Security Knowledge-Guided Fuzzing of Deep Learning Libraries

There have been many Deep Learning (DL) fuzzers proposed in the literature. However, most of them only focused on high-level APIs that are used by users, which results in a large number of APIs used by library developers being untested. Additionally, they use general input generation rules to generate malformed inputs such as random value generation and boundary-input generation, which are ineffective to generate DL-specific malformed inputs. To fill this gap, we first conduct an empirical study regarding root cause analysis on 447 history security vulnerabilities of two of the most popular DL libraries, i.e., PyTorch and TensorFlow, for characterizing and understanding their malicious inputs. As a result, we categorize 18 rules regarding the construction of malicious inputs, which we believe can be used to generate effective malformed inputs for testing DL libraries. We further design and implement Orion, a new fuzzer that tests DL libraries by utilizing our malformed input generation rules mined from real-world deep learning security vulnerabilities. Specifically, Orion first collects API invocation code from various sources such as API documentation, source code, developer tests, and publicly available repositories on GitHub.
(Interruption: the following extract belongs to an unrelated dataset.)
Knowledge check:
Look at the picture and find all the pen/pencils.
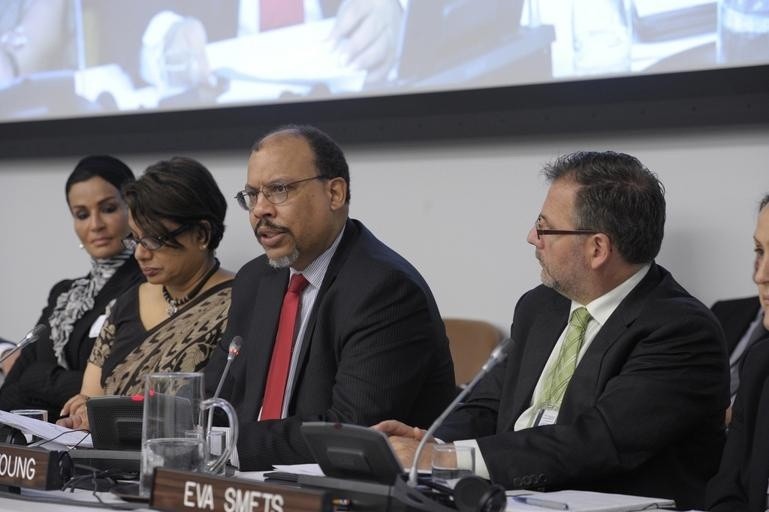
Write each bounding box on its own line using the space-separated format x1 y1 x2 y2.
512 496 567 511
Then Orion instruments these code snippets to dynamically trace execution information for each API such as parameters' types, shapes, and values. Then, Orion combines the malformed input generation rules and the dynamic execution information to create inputs to test DL libraries. Our evaluation on TensorFlow and PyTorch shows that Orion reports 143 bugs and 68 of which are previously unknown. Among the 68 new bugs, 58 have been fixed or confirmed by developers after we report them and the left are awaiting confirmation. Compared to the state-of-the-art DL fuzzers (i.e., FreeFuzz and DocTer), Orion detects 21% and 34% more bugs respectively.
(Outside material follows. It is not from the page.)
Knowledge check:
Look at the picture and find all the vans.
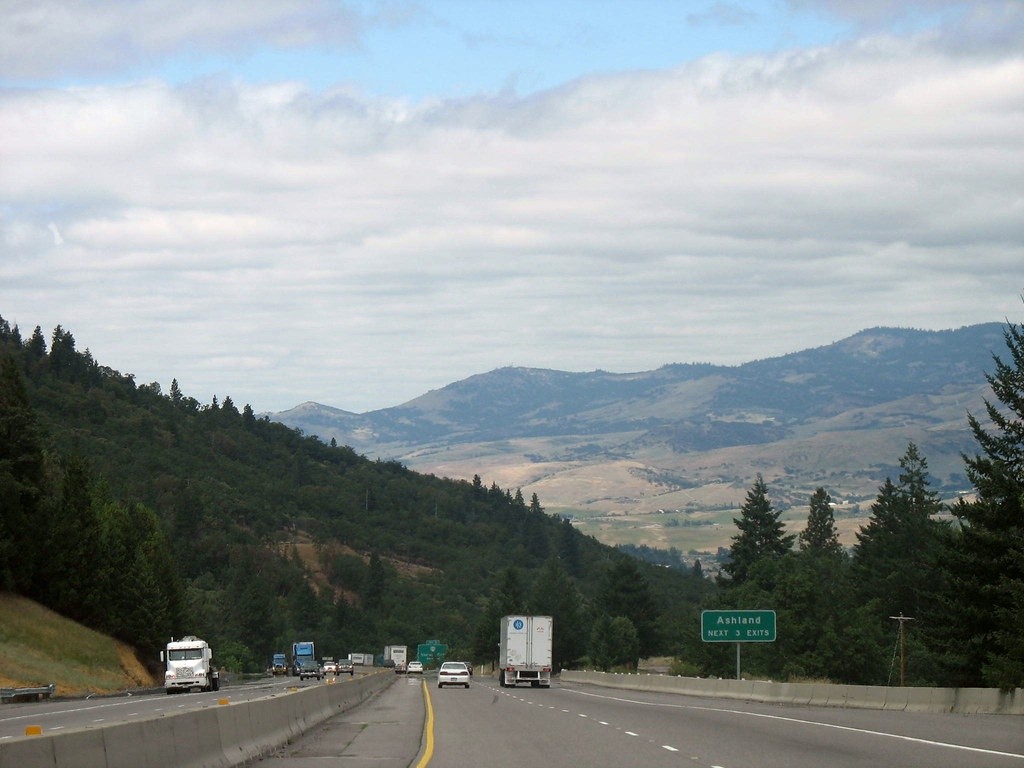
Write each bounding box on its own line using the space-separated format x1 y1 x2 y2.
322 662 337 675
翻译：文献中已提出许多深度学习模糊测试工具。然而，大多数仅关注用户使用的高级API，导致库开发者使用的大量API未经测试。此外，这些工具采用通用输入生成规则（如随机值生成和边界输入生成）来构造畸形输入，无法有效生成深度学习特有的畸形输入。为填补这一空白，我们首先对两个最流行的深度学习库（PyTorch和TensorFlow）的447个历史安全漏洞进行根因分析的实证研究，以刻画和理解其恶意输入特征。基于分析结果，我们归纳了18条恶意输入构建规则，这些规则可用于生成有效的畸形输入以测试深度学习库。我们进一步设计并实现了新型模糊测试工具Orion，通过利用从真实深度学习安全漏洞中挖掘的畸形输入生成规则来测试深度学习库。具体而言，Orion首先从API文档、源代码、开发者测试和GitHub公开仓库等多种来源收集API调用代码，然后对这些代码片段进行插桩，以动态追踪每个API的参数类型、形状和值等执行信息。接着，Orion结合畸形输入生成规则与动态执行信息创建输入，用于测试深度学习库。我们在TensorFlow和PyTorch上的评估表明，Orion报告了143个错误，其中68个为先前未知。在68个新发现的错误中，58个在报告后已被开发者修复或确认，其余等待确认。与最先进的深度学习模糊测试工具（FreeFuzz和DocTer）相比，Orion检测到的错误分别多出21%和34%。